When he's not off stopping career criminals or escaping death traps as Britain's greatest assassin, 007 bodyguards Mycroft, who is this universe's M. However, as he's frequently off on assignments overseas, Anthea, who is this universe's Moneypenny, protects Mycroft in Bond's place. Sherlock occasionally sees him and correctly deduces that he's an elite bodyguard of some sort, but Mycroft never refers to Bond by name, as part of concealing his identity.
The Bond in this universe, like Sherlock, is a modern-day version of Ian Fleming's Bond, complete with the same appearance, but without the political incorrectness that his predecessor had. The black ops missions he goes will follow the plots of the original novels, with modern settings and changes.
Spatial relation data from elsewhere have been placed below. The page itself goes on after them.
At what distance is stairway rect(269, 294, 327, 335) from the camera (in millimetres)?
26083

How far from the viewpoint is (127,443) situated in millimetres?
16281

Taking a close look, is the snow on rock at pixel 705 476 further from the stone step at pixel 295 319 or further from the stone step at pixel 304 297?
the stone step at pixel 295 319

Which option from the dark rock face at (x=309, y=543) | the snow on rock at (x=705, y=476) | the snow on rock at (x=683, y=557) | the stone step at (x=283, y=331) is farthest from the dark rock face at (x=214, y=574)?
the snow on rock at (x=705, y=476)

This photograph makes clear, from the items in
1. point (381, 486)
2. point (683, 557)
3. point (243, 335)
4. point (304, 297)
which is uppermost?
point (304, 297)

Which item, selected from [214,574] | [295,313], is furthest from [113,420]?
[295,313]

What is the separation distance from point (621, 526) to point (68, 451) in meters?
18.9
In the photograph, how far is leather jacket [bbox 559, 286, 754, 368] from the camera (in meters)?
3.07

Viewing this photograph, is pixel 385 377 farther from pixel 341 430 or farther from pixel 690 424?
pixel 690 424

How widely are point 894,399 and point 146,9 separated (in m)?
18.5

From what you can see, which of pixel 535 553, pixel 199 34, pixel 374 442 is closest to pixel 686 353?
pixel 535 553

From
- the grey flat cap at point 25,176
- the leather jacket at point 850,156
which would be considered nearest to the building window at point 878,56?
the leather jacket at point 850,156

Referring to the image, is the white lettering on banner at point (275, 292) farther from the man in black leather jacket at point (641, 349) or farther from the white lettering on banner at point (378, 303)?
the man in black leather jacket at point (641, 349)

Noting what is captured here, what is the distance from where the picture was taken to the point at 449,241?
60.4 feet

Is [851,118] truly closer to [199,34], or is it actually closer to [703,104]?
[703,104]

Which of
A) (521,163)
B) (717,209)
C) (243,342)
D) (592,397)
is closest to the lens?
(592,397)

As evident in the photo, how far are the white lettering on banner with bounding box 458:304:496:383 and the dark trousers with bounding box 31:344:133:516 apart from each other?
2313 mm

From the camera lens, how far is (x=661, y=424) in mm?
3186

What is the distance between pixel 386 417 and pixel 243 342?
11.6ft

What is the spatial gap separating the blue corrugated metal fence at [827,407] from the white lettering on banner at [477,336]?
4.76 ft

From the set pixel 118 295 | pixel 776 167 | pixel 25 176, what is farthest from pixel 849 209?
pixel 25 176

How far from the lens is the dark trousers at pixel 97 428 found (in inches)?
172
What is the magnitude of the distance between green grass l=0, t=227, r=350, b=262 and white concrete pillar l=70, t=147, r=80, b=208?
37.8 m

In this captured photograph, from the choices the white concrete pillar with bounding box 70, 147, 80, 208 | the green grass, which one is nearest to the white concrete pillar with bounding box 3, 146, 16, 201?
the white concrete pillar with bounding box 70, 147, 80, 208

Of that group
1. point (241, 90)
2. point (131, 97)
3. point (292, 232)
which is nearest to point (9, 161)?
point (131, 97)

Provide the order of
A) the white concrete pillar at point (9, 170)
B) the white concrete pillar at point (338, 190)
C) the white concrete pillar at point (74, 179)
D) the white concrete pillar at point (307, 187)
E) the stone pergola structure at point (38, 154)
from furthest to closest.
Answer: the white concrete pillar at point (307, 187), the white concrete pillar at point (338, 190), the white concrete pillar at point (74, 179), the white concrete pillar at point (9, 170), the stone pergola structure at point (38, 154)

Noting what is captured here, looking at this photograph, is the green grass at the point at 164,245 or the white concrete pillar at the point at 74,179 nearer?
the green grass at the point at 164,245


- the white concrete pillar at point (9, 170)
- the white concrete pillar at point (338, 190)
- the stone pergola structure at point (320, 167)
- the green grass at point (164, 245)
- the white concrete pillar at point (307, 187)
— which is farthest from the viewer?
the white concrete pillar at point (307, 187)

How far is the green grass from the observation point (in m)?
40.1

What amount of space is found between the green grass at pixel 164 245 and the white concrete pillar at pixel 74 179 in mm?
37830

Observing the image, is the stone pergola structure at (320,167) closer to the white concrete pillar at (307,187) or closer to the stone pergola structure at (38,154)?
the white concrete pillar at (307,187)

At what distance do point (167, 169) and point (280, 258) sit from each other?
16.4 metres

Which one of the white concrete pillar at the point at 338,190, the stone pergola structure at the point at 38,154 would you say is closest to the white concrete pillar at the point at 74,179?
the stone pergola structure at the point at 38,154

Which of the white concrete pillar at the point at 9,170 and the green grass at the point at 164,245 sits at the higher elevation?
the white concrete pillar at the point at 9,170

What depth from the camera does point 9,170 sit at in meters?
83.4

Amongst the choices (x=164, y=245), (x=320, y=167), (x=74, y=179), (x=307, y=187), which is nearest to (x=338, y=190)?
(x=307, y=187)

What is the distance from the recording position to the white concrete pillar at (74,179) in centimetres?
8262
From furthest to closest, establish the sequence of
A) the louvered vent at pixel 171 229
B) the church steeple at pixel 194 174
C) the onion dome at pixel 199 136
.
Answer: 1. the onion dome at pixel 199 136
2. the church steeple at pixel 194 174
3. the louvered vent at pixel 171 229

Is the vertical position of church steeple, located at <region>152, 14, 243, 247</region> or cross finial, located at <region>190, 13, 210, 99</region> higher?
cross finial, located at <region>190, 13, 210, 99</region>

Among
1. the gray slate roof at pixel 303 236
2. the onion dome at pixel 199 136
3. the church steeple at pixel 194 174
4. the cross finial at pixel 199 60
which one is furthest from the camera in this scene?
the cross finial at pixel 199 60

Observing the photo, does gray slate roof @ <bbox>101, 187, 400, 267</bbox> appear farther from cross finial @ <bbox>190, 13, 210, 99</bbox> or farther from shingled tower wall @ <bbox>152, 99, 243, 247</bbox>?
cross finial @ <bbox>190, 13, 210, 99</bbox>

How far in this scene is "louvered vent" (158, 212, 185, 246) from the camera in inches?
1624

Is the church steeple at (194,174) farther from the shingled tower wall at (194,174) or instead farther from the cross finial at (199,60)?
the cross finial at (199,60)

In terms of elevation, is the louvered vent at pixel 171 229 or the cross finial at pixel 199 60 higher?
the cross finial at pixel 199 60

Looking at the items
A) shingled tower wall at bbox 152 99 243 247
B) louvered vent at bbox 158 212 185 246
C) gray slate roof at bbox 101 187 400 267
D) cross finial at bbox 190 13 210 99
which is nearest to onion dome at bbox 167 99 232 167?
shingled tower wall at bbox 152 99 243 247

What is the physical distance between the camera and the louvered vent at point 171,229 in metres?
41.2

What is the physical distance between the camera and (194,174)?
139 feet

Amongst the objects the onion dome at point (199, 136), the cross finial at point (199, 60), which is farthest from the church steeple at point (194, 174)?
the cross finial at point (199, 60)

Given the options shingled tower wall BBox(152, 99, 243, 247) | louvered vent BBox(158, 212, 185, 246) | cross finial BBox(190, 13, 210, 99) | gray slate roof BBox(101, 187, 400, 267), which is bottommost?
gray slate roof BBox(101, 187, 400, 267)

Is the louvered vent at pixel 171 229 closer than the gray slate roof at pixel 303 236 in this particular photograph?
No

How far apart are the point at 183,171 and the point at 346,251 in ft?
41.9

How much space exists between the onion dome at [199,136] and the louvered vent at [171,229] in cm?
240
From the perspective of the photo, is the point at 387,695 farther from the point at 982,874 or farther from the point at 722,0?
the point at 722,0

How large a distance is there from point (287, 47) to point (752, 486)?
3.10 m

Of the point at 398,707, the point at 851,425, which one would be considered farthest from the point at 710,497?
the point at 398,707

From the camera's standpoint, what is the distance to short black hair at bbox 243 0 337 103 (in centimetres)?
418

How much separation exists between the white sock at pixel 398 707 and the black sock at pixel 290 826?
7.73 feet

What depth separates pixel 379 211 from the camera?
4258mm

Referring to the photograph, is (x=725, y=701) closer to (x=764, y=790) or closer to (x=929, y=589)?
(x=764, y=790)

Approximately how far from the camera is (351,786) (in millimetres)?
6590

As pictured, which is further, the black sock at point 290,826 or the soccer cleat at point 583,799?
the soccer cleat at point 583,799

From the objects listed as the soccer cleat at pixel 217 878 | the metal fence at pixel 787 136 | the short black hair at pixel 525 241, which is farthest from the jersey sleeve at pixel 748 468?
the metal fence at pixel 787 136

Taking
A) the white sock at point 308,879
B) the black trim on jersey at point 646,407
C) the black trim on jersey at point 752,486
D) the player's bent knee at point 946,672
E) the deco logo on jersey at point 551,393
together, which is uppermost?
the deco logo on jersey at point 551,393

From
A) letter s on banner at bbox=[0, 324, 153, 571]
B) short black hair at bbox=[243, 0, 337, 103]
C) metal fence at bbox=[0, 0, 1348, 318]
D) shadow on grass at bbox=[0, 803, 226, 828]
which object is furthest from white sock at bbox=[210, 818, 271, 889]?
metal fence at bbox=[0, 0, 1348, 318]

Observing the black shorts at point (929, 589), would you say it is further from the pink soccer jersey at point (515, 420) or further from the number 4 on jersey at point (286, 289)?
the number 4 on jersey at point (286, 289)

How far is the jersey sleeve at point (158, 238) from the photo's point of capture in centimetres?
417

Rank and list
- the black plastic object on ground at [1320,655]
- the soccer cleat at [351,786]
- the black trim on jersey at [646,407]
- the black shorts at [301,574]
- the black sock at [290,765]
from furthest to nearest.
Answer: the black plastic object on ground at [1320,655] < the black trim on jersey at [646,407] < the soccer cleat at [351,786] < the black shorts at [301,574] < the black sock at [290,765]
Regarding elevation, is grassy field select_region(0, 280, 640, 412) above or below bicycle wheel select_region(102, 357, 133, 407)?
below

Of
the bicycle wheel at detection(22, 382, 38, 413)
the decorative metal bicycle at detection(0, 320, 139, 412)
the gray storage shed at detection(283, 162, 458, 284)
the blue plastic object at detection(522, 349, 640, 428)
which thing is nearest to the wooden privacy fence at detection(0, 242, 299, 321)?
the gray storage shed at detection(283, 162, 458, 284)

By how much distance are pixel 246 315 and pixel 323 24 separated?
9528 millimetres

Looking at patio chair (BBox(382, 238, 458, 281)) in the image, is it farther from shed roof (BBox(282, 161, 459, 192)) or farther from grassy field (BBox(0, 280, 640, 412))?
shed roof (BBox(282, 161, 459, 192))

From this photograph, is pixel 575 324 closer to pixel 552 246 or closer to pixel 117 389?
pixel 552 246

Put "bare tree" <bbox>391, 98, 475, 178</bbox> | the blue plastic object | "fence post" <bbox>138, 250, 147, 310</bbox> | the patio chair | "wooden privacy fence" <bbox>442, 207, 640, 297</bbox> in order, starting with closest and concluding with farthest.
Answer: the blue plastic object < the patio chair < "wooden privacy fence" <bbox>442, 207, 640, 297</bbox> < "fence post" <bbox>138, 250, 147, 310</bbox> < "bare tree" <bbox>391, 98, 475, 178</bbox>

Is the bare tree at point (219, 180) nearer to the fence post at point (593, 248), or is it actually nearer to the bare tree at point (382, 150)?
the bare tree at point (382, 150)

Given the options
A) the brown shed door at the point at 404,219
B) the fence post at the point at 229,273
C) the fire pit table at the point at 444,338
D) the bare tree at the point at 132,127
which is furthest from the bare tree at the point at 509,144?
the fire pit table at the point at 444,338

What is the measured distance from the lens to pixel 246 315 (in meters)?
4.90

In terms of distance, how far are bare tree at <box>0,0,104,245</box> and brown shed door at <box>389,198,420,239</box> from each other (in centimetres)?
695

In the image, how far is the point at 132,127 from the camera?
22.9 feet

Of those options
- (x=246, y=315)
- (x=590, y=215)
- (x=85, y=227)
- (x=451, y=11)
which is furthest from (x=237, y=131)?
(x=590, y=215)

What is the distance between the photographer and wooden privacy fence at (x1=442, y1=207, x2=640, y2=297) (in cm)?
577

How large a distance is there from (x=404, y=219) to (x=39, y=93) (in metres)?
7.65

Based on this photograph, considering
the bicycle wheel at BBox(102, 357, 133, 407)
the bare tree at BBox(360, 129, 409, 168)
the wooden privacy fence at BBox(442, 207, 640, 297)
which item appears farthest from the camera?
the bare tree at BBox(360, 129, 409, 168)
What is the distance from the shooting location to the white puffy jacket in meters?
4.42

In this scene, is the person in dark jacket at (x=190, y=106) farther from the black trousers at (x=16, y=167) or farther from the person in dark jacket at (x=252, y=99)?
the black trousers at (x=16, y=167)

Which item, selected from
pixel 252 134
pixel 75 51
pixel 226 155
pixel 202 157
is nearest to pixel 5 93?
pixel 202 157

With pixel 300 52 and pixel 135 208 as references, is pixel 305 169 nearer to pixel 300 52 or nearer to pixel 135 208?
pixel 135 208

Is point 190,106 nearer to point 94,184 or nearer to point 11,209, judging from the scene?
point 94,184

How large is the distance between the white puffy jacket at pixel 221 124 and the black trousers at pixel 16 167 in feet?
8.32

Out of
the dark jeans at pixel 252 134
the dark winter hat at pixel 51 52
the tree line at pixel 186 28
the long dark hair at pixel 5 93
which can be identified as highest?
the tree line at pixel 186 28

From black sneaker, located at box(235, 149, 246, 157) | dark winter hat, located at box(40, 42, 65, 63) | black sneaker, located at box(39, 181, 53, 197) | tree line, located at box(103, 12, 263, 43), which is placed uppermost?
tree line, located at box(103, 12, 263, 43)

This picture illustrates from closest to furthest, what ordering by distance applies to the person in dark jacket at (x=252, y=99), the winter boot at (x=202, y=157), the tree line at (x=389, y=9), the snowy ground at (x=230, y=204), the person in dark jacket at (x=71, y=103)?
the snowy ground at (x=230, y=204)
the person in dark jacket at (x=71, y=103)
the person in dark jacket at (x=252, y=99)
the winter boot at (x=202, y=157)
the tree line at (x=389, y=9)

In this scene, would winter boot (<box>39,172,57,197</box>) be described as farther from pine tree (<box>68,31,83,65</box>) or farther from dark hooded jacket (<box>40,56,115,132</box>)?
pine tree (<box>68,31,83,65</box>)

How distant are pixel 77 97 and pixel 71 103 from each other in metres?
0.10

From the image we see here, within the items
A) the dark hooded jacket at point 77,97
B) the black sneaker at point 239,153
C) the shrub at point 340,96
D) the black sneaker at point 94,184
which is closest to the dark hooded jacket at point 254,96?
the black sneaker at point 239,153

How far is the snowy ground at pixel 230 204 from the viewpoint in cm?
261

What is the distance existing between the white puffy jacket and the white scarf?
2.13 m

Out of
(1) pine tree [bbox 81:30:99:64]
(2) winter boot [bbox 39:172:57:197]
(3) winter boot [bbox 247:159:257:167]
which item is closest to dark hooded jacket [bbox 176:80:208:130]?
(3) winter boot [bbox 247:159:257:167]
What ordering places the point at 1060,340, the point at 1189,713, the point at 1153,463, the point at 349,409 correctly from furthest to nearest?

However, as his missions made for rather exciting case files, Mycroft and Anthea decided that Bond would make a useful propaganda tool. So Bond's case files were converted into a series of spy novels, but draw from the plots of the films in our universe to make them seem less believable, by introducing new characters and changing the villain's schemes from fairly plausible to larger-than-life, over the top ones. The name of a deceased Naval Intelligence operative was used as an author, and an actor was hired to portray him in public.
Actors like Timothy Dalton and Pierce Brosnan were also hired to pose for the covers. The character in the books was also more of a suave, womanising superspy than his ruthless, grim inspiration. The result was that the books became instant hits with the public, but were outlandish enough to reassure them that Bond was fictional.
Unlike, say, whether the Earth goes around the sun or vice versa, knowing the name of the local DI is something pretty important and relevant to his job. Sherlock just loves screwing with him by pretending to forget.
If one looks at the clues it's all there from Sherlock's eccentric outfit, the way he sees the forest and the trees of a mystery, the way at times he seems to channel small bits of the persona of the Tenth Doctor during his thought process, the reason Sherlock seems "bored" with nearly everything in ordinary life, his disdain for standard human intellect is typical Time Lord arrogance, and the final nail is after a while of being on his own for a while more he still needs a assistant/companion thus we have Dr. Watson.
Also Sherlock's brother Mycroft is the Doctor's brother sent to check on him by their mother, the now lord president of Gallifrey who has his own companion (the hot chick that was constantly texting.)
Also, Sherlock did die when he fell, but that was his future self. His future self told his past self about the fall and what to do.
Sherlock cares about nothing but knowledge and proving himself to be the best. He also quite happily fires guns several times. He hates being around people - except John- and gets his kicks from violent crime and murder. Ergo, not the Doctor. The Master.
Sherlock's similarity to the Doctor has already been noted, but can you imagine the Doctor cold-heartedly torturing a man? Casually describing himself as a sociopath?
- This also means that Solar Pons is on to him.